■ Request:
Rewrite the material below, substituting "viewer" for every occurrence of "camera" and leaving everything else unchanged. Omit the pictures from your answer.

##############################

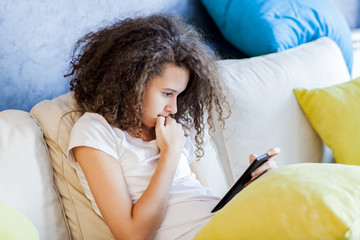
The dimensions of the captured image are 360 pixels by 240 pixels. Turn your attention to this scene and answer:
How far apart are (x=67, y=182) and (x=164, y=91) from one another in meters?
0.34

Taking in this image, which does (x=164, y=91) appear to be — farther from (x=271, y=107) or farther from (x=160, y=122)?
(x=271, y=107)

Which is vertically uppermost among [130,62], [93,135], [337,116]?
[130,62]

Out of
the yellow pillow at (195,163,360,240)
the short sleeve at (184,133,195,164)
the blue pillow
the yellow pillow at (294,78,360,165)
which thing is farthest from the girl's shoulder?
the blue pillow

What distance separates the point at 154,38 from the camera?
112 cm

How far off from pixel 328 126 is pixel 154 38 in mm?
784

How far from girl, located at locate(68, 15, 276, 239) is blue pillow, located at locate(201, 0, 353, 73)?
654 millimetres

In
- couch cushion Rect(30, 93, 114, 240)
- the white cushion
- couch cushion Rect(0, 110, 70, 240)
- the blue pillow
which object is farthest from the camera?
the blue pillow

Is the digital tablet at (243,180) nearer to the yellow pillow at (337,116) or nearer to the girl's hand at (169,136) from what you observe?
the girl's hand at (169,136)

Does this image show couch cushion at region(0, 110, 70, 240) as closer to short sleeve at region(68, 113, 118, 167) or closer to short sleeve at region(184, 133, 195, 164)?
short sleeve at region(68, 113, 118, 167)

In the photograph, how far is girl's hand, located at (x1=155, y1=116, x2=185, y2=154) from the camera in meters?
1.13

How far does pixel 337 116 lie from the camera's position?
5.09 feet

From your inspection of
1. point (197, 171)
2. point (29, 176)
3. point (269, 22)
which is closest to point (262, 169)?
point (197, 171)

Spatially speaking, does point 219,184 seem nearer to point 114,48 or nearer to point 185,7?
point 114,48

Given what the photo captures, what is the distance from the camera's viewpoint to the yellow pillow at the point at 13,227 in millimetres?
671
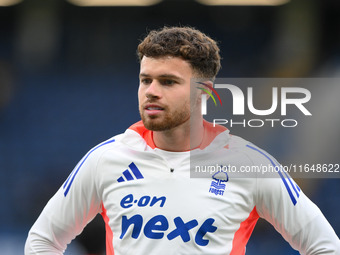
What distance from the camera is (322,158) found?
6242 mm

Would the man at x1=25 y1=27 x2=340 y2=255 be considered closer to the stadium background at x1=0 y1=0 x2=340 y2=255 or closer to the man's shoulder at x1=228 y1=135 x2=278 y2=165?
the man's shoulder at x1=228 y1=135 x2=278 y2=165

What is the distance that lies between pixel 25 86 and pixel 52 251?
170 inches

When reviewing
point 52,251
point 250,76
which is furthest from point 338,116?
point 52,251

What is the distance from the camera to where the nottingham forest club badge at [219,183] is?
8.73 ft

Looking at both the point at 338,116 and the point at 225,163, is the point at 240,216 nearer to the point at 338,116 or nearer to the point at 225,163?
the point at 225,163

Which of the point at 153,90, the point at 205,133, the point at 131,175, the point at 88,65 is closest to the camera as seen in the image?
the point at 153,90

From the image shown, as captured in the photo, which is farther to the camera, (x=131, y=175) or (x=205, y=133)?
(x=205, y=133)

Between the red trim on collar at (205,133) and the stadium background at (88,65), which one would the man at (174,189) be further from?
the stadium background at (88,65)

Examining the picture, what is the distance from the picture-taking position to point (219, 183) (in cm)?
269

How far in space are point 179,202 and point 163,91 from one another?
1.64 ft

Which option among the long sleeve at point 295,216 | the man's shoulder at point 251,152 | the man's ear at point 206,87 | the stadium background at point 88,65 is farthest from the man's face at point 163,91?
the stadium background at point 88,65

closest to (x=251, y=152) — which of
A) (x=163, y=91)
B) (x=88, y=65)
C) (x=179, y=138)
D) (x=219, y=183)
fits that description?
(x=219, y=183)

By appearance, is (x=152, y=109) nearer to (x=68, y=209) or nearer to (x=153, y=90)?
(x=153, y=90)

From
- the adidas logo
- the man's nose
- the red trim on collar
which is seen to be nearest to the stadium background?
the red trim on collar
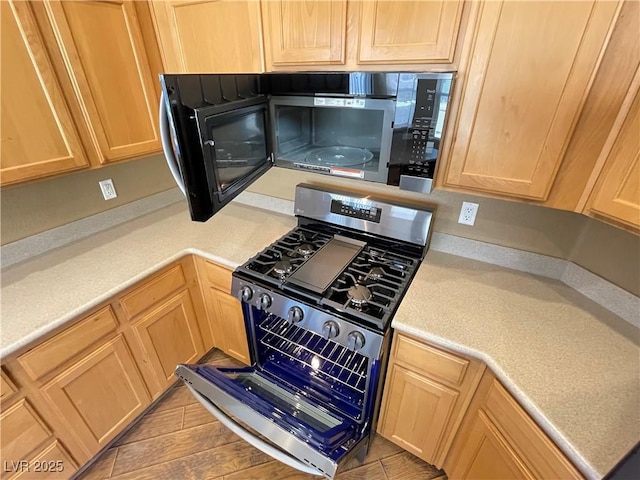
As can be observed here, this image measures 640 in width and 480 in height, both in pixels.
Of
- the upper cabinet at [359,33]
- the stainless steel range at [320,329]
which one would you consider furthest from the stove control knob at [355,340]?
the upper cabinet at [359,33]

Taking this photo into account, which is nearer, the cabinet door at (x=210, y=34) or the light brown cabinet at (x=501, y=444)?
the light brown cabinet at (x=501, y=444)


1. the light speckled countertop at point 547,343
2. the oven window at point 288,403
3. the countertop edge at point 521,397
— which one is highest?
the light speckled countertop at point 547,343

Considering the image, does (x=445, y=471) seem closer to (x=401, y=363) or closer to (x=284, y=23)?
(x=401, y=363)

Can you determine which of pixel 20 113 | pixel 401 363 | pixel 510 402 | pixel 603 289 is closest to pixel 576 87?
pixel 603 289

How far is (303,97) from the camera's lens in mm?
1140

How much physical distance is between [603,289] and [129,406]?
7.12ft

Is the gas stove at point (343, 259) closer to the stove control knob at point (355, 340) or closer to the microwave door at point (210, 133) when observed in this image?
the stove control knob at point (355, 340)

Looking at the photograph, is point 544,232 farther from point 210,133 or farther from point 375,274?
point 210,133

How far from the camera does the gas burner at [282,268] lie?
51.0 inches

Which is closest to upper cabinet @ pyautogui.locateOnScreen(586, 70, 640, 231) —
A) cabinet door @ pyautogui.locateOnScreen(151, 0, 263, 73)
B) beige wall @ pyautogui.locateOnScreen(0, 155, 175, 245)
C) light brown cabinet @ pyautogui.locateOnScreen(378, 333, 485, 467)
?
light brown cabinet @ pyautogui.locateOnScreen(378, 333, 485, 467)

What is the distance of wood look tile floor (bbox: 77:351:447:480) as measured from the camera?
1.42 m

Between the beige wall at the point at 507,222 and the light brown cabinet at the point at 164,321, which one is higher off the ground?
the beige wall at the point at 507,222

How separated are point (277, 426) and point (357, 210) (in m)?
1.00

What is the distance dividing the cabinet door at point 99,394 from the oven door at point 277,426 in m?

##############################

■ Task answer:
The dimensions of the captured image are 360 pixels by 240 pixels. Turn your attention to this scene and answer:
How far apart are (x=67, y=182) and (x=164, y=91) from one another in meters?
0.34

Taking in this image, which does (x=164, y=91) appear to be — farther from (x=271, y=107) or farther from (x=160, y=122)?
(x=271, y=107)

Which is vertically uppermost among [130,62], [93,135], [337,116]?
[130,62]

Out of
the yellow pillow at (195,163,360,240)
the short sleeve at (184,133,195,164)
the blue pillow
the yellow pillow at (294,78,360,165)
which thing is farthest from the girl's shoulder?
the blue pillow

What distance separates the point at 154,38 from the viewer?
112 cm

How far off from pixel 328 126 is pixel 154 38 in mm?
784

How far from girl, located at locate(68, 15, 276, 239) is blue pillow, located at locate(201, 0, 353, 73)?
654 millimetres

In
- couch cushion Rect(30, 93, 114, 240)
- the white cushion
- couch cushion Rect(0, 110, 70, 240)
- the blue pillow
which object is farthest from the viewer?
the blue pillow

Is the digital tablet at (243,180) nearer to the yellow pillow at (337,116) or nearer to the girl's hand at (169,136) from what you observe?
the girl's hand at (169,136)

Does this image show couch cushion at region(0, 110, 70, 240) as closer to short sleeve at region(68, 113, 118, 167) or closer to short sleeve at region(184, 133, 195, 164)?
short sleeve at region(68, 113, 118, 167)

In the photograph, how far is girl's hand, located at (x1=155, y1=116, x2=185, y2=154) from the viewer in meters?
1.13

How far does pixel 337 116 lie from the viewer's position?
5.09 feet

From your inspection of
1. point (197, 171)
2. point (29, 176)
3. point (269, 22)
which is closest to point (262, 169)?
point (197, 171)

Spatially speaking, does point 219,184 seem nearer to point 114,48 or nearer to point 185,7?
point 114,48

Given what the photo captures, what is the distance from the viewer's viewpoint to the yellow pillow at the point at 13,227 in millimetres?
671
What distance from the viewer is (322,158) found?
6242 mm

Would the man at x1=25 y1=27 x2=340 y2=255 be considered closer to the stadium background at x1=0 y1=0 x2=340 y2=255 or closer to the man's shoulder at x1=228 y1=135 x2=278 y2=165?
the man's shoulder at x1=228 y1=135 x2=278 y2=165

What is the distance that lies between pixel 25 86 and pixel 52 251?
170 inches

When reviewing
point 52,251
point 250,76
which is furthest from point 338,116?
point 52,251

What is the distance from the viewer to where the nottingham forest club badge at [219,183] is?
8.73 ft

Looking at both the point at 338,116 and the point at 225,163, is the point at 240,216 nearer to the point at 338,116 or nearer to the point at 225,163?
the point at 225,163

Which of the point at 153,90, the point at 205,133, the point at 131,175, the point at 88,65 is closest to the viewer as seen in the image?
the point at 153,90

From the image shown, as captured in the photo, which is farther to the viewer, (x=131, y=175) or (x=205, y=133)?
(x=205, y=133)

Between the red trim on collar at (205,133) and the stadium background at (88,65), which one would the man at (174,189) be further from?
the stadium background at (88,65)

Examining the picture, what is the distance from the picture-taking position to point (219, 183) (in cm)?
269

How far in space are point 179,202 and point 163,91 from one another?
1.64 ft

Which option among the long sleeve at point 295,216 | the man's shoulder at point 251,152 | the man's ear at point 206,87 | the stadium background at point 88,65 is farthest from the man's face at point 163,91?
the stadium background at point 88,65

closest to (x=251, y=152) — which of
A) (x=163, y=91)
B) (x=88, y=65)
C) (x=179, y=138)
D) (x=219, y=183)
fits that description?
(x=219, y=183)

By appearance, is (x=152, y=109) nearer to (x=68, y=209) or nearer to (x=153, y=90)?
(x=153, y=90)

From
- the adidas logo
- the man's nose
- the red trim on collar
which is seen to be nearest to the stadium background?
the red trim on collar
As can be observed here, this image measures 640 in width and 480 in height, both in pixels.
Of
- the upper cabinet at [359,33]
- the stainless steel range at [320,329]
which one would you consider furthest from the stove control knob at [355,340]?
the upper cabinet at [359,33]

Taking this photo into account, which is nearer, the cabinet door at (x=210, y=34) or the light brown cabinet at (x=501, y=444)?
the light brown cabinet at (x=501, y=444)


1. the light speckled countertop at point 547,343
2. the oven window at point 288,403
3. the countertop edge at point 521,397
— which one is highest?
the light speckled countertop at point 547,343

Considering the image, does (x=445, y=471) seem closer to (x=401, y=363) or closer to (x=284, y=23)?
(x=401, y=363)

Can you determine which of pixel 20 113 | pixel 401 363 | pixel 510 402 | pixel 603 289 is closest to pixel 576 87?
pixel 603 289

How far is (303,97) from the viewer's lens in mm?
1140

How much physical distance is between [603,289] and [129,406]?
7.12ft

Is the gas stove at point (343, 259) closer to the stove control knob at point (355, 340) or closer to the microwave door at point (210, 133) when observed in this image?
the stove control knob at point (355, 340)

Looking at the photograph, is point 544,232 farther from point 210,133 or farther from point 375,274?
point 210,133

How far from the viewer does the gas burner at [282,268] lie?
51.0 inches

Which is closest to upper cabinet @ pyautogui.locateOnScreen(586, 70, 640, 231) —
A) cabinet door @ pyautogui.locateOnScreen(151, 0, 263, 73)
B) beige wall @ pyautogui.locateOnScreen(0, 155, 175, 245)
C) light brown cabinet @ pyautogui.locateOnScreen(378, 333, 485, 467)
?
light brown cabinet @ pyautogui.locateOnScreen(378, 333, 485, 467)

What is the distance of wood look tile floor (bbox: 77:351:447:480) as measured from the viewer?
1.42 m

Between the beige wall at the point at 507,222 and the light brown cabinet at the point at 164,321, which one is higher off the ground?
the beige wall at the point at 507,222

How separated are point (277, 426) and point (357, 210) (in m)?
1.00

What is the distance dividing the cabinet door at point 99,394 from the oven door at point 277,426 in m?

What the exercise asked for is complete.